Baca Juga: Klaim Kenaikan PBB Sesuai Aturan, Sudewo: ‘Kalau Saya Saklek Ikuti Perda, Naiknya Ribuan Persen’

-Advertisement-

Dirinya pun menyebut, kalau pertanyaan terkait penggunaan uang negara ditanyakan kepada dirinya, maka Sudewo akan menjawab, bahwa hal itu digunakan untuk membangun 81 jalan dan jembatan. Kemudian ada juga penataan GOR Pesantenan, Masjid Agung Baitunnur, serta menormalkan kembali RSUD Soewondo.

“Jadi tanyanya jangan kepada saya. Tanya kepada bupati sebelumnya. “Duit negoro, mbok nggo opo? Dalan rusak neng endi-endi muk jarke, dalan ajur mumur nek endi-endi muk jarke. Mbuk nggo opo?” Tanyanya kepeda dia, tanyanya jangan kepada saya,” imbuhnya.

Pernyataan ini Sudewo sampaikan ketika dirinya ditanya terkait dengan kebijkaan kenaikan PBB yang dilakukannya pada 2025 ini. 

Kebijakan yang terkesan ujug-ujug ini, membuat polemik di kalangan masyarakat. Sebab, kenaikan PBB yang mencapai 250 persen seperti yang disampaikan Bupati, dinilai terlalu tinggi dan membenani masyarakat.

Sudewo menyebut, bahwa alasan menaikkan  tarif PPB itu, karena selama 14 tahun tidak penyesuaian. Selain itu, lanjutnya, kenaikan PBB tersebut bisa digunakan untuk menambah pembiayaan pembangunan daerah.

“Pembangunan di mana-mana itu butuh anggaran. Tetapi dengan PBB itu bukan berarti semuanya bisa diatasi dengan penyesuaian. Hanya meringankan,” ucapnya.

Sudewo pun membantah narasi kritikan soal kenaikan PBB tersebut. Menurutnya, kebijakannya menaikkan PPB itu tidak merugikan masyarakat.

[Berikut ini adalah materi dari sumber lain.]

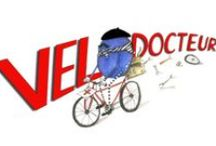 Vélo Art / Great things to do with bikes - other than ride them! / by Velodocteur.eu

“Jadi kalau dikatakan kejam, keji, menindas, mencekik rakyat, sama sekali tidak benar. Kalau hanya tambah Rp100 ribu atau Rp200 ribu dalam sekali dalam setahun, itu untuk pembangunan bukan untuk saya,” sebutnya.

Sudewo menganggap, kebijakannya itu tidak  kejam. Menurutnya langkah ini untuk kelanjutan pembangunan di Kabupaten Pati.

“Yang kejam adalah membiarkan jalan rusak bertahun-tahun rusak berat tidak ditangani sehingga rakyat menangani penderitaan itu yang namanya kejam. Banjir yang tidak ditangani itu kejam terhadap rakyat, Soewondo dijadikan bancaan, dipakai sapi perahan, bobrok, peralatannya rusak, sampai plafonnya jebol ke mana-mana, pengap, judes, dibiarkan itu namanya mencekik rakyat, menindas rakyat,” ungkapnya.

Baca Juga: Respon Kenaikan PBB 250 Persen, IKA PMII Pati Dirikan Posko Aduan Online

Bahkan, ia menyebut kenaikan PBB tidak sampai 200 persen. Dari target Rp29 miliar menjadi Rp65 miliar.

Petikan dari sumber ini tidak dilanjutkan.